Volume Ii Part 46 (2/2)

AUTHORS' COPIOUSNESS.-The last quality that a good author acquires is copiousness: whoever has it to begin with will never become a good author.

The n.o.blest racehorses are lean until they are permitted to rest from their victories.

142.

WHEEZING HEROES.-Poets and artists who suffer from a narrow chest of the emotions generally make their heroes wheeze. They do not know what easy breathing means.

143.

THE SHORT-SIGHTED.(22)-The short-sighted are the deadly foes of all authors who let themselves go. These authors should know the wrath with which these people shut the book in which they observe that its creator needs fifty pages to express five ideas. And the cause of their wrath is that they have endangered what remains of their vision almost without compensation. A short-sighted person said, ”All authors let themselves go.” ”Even the Holy Ghost?” ”Even the Holy Ghost.” But he had a right to, for he wrote for those who had lost their sight altogether.

144.

THE STYLE OF IMMORTALITY.-Thucydides and Tacitus both imagined immortal life for their works when they executed them. That might be guessed (if not known otherwise) from their style. The one thought to give permanence to his ideas by salting them, the other by boiling them down; and neither, it seems, made a miscalculation.

145.

AGAINST IMAGES AND SIMILES.-By images and similes we convince, but we do not prove.

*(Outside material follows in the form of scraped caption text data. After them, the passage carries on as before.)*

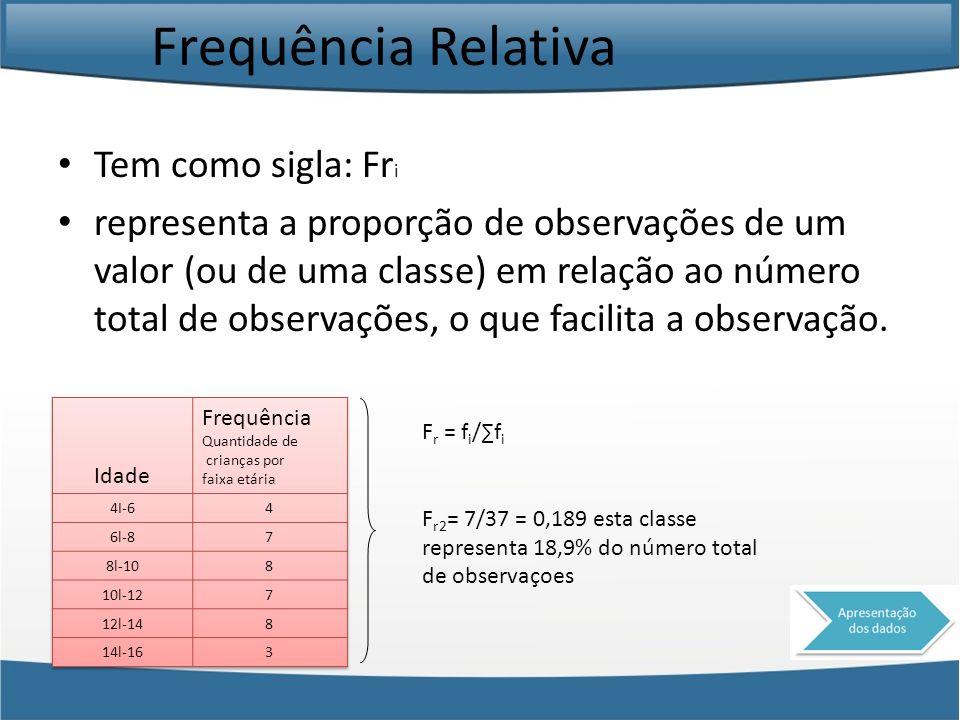 Frequência Relativa Tem como sigla: Fr i representa a proporção de observações de um valor (ou de uma classe) em relação ao número total de observaçõe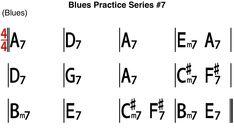[Blues Practice Series] Blues (Swing Shuffle in A key Tempo - Blues Backing Track Kind Of Blue, Backing Tracks, Guitars, Jazz, Sheet Music, Blues, Key, Unique Key, Jazz Music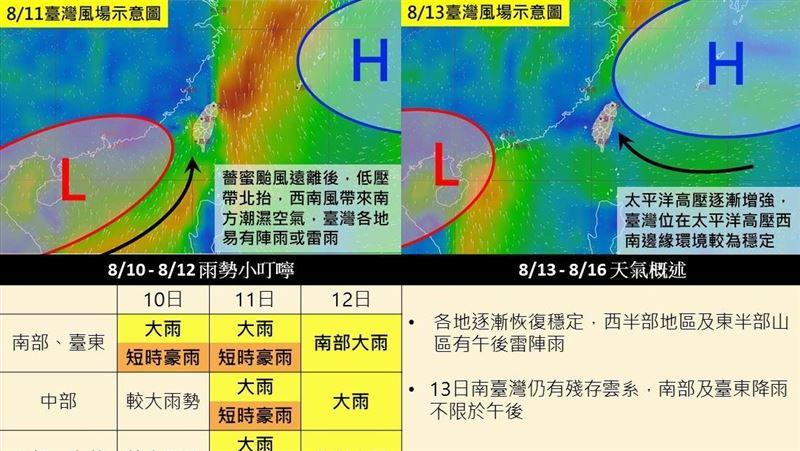 新/一張圖看懂一周天氣 降雨時間曝「10日起連下3天」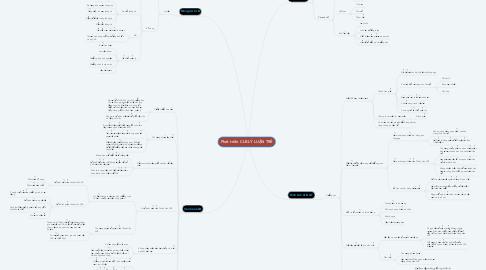Mind Map: Phát triển CLB LÝ LUẬN TRẺ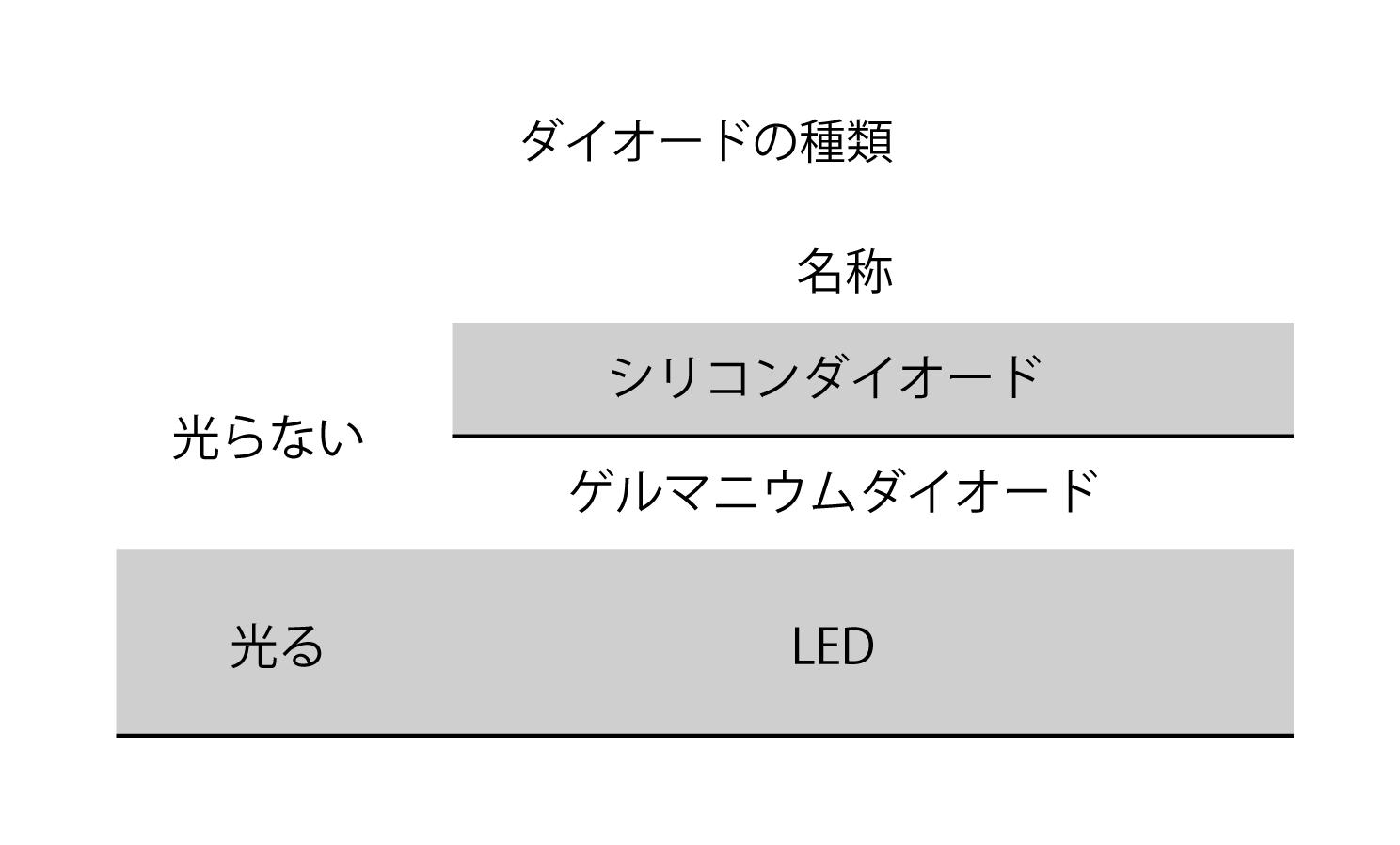 ダイオードの種類(図表)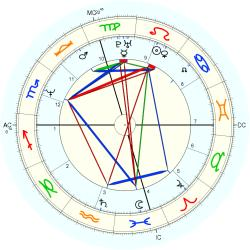 Clerical 13894 - natal chart (Placidus)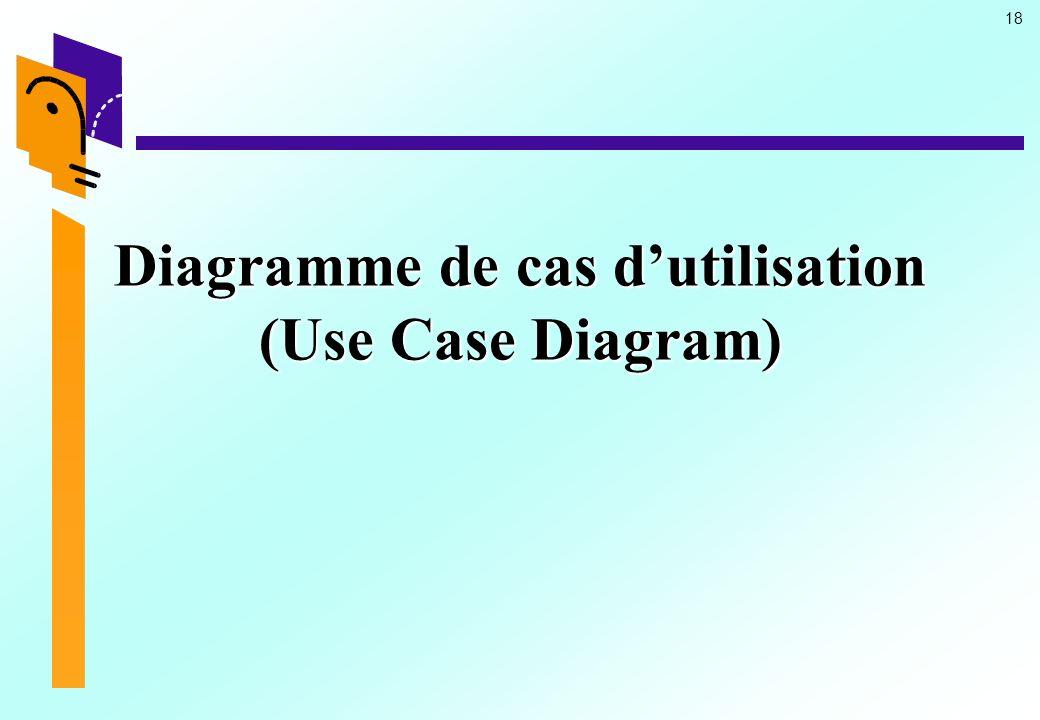 18 Diagramme de cas dutilisation (Use Case Diagram)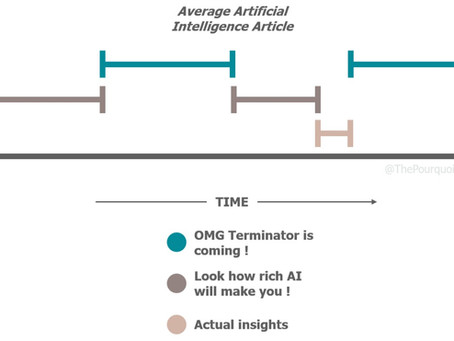 10 Rules for Artificial Intelligence Prediction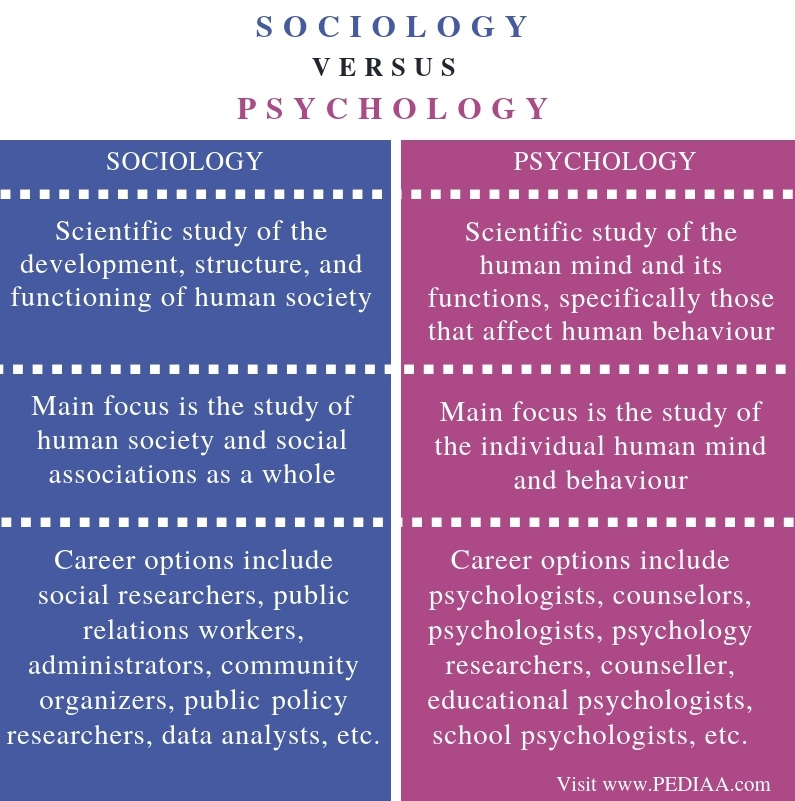 Difference Between Sociology and Psychology - Comparison Summary
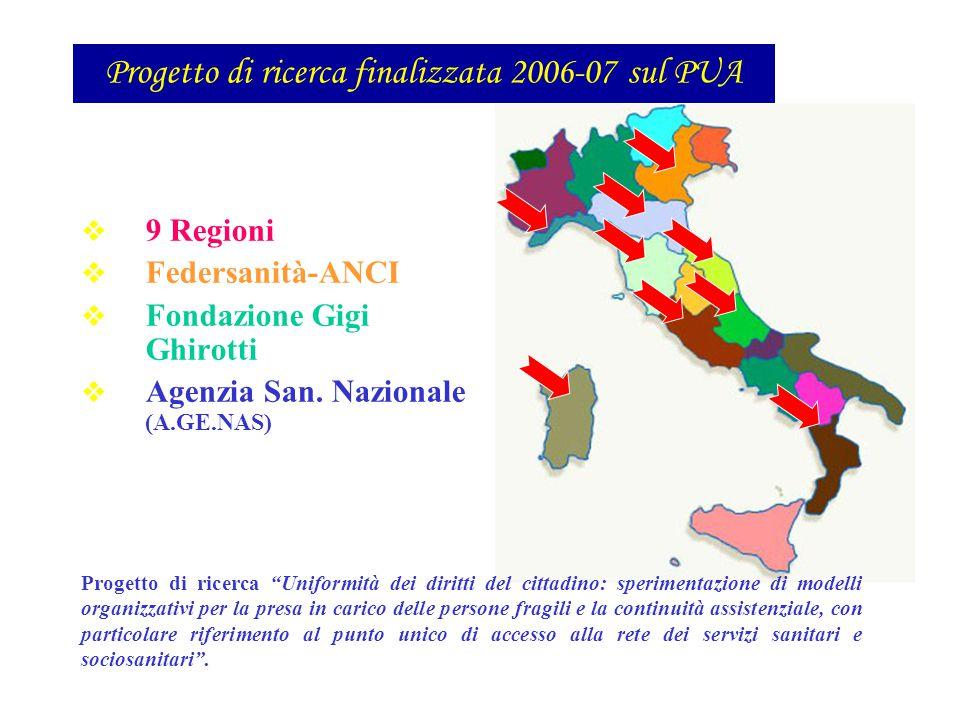 Progetto di ricerca finalizzata 2006-07 sul PUA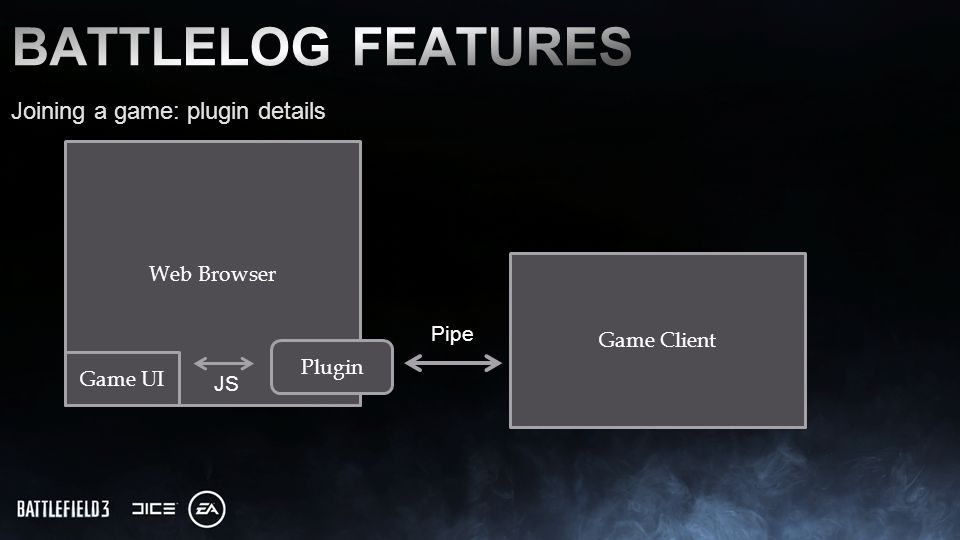 Joining a game: plugin details Web Browser Game Client Plugin Game UI JS Pipe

That is why science has such a horror of images and similes.

Science does not want to convince or make plausible, and rather seeks to provoke cold distrust by its mode of expression, by the bareness of its walls. For distrust is the touchstone for the gold of certainty.

146.

CAUTION.-In Germany, he who lacks thorough knowledge should beware of writing. The good German does not say in that case ”he is ignorant,” but ”he is of doubtful character.”-This hasty conclusion, by the way, does great credit to the Germans.